▶ Work to complete: Reproduce all of the material below word for word, from the first line through the last.
........
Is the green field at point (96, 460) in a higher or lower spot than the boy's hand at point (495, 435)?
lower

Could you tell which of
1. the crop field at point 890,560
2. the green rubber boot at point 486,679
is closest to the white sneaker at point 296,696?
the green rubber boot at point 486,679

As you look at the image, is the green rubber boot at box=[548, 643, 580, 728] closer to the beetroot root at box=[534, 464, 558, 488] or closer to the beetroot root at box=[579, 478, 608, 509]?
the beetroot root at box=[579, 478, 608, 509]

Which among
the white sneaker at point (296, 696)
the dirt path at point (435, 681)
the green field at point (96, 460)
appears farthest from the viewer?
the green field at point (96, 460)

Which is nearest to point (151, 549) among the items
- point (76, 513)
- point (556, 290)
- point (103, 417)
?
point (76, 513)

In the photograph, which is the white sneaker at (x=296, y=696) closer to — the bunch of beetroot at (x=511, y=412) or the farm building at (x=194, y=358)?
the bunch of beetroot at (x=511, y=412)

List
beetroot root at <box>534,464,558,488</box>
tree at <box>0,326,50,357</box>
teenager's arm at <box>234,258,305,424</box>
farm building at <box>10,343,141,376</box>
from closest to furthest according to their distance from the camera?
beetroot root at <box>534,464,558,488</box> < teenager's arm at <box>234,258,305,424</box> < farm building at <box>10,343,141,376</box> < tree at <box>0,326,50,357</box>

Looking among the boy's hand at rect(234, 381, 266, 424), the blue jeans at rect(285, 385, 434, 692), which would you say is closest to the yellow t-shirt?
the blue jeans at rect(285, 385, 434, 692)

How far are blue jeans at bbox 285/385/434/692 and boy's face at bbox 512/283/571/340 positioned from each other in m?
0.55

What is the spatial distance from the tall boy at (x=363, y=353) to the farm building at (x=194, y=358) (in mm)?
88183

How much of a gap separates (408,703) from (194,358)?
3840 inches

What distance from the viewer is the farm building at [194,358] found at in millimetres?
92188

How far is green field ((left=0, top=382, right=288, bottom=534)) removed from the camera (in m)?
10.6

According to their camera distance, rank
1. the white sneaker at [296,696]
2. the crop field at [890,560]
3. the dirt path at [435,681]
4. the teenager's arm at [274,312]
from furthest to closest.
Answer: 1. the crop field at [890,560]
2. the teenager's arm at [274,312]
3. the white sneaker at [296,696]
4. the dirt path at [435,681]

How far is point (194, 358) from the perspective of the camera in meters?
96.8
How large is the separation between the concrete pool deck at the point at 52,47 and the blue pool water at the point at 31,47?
........
▶ Solution to this task:
Is the green field at point (96, 460) in a higher or lower spot than the boy's hand at point (495, 435)?
lower

Could you tell which of
1. the crop field at point 890,560
2. the green rubber boot at point 486,679
is closest to the white sneaker at point 296,696?
the green rubber boot at point 486,679

As you look at the image, is the green rubber boot at box=[548, 643, 580, 728] closer to the beetroot root at box=[534, 464, 558, 488] or closer to the beetroot root at box=[579, 478, 608, 509]?
the beetroot root at box=[579, 478, 608, 509]

Which among
the white sneaker at point (296, 696)
the dirt path at point (435, 681)
the green field at point (96, 460)
appears farthest from the viewer?
the green field at point (96, 460)

Which is nearest to point (151, 549) among the items
- point (76, 513)
- point (556, 290)
- point (103, 417)
?
point (76, 513)

In the photograph, which is the white sneaker at (x=296, y=696) closer to — the bunch of beetroot at (x=511, y=412) or the farm building at (x=194, y=358)?
the bunch of beetroot at (x=511, y=412)

List
beetroot root at <box>534,464,558,488</box>
tree at <box>0,326,50,357</box>
teenager's arm at <box>234,258,305,424</box>
farm building at <box>10,343,141,376</box>
from closest to furthest according to their distance from the camera?
beetroot root at <box>534,464,558,488</box> < teenager's arm at <box>234,258,305,424</box> < farm building at <box>10,343,141,376</box> < tree at <box>0,326,50,357</box>

Looking among the boy's hand at rect(234, 381, 266, 424), the blue jeans at rect(285, 385, 434, 692), which would you say is closest to the yellow t-shirt?
the blue jeans at rect(285, 385, 434, 692)

How far are blue jeans at bbox 285/385/434/692 and boy's face at bbox 512/283/571/340 positioned from each other in m?
0.55

What is the spatial distance from the tall boy at (x=363, y=353) to the farm building at (x=194, y=358) (in mm)?
88183

How much of a gap separates (408,703) from (194,358)?
3840 inches

What distance from the viewer is the farm building at [194,358] found at in millimetres?
92188

How far is green field ((left=0, top=382, right=288, bottom=534)) removed from the camera (in m)?
10.6

According to their camera distance, rank
1. the white sneaker at [296,696]
2. the crop field at [890,560]
3. the dirt path at [435,681]
4. the teenager's arm at [274,312]
from furthest to closest.
Answer: 1. the crop field at [890,560]
2. the teenager's arm at [274,312]
3. the white sneaker at [296,696]
4. the dirt path at [435,681]

How far is point (194, 358) from the perspective of the camera in meters?
96.8
How large is the separation between the concrete pool deck at the point at 52,47 and the blue pool water at the point at 31,47?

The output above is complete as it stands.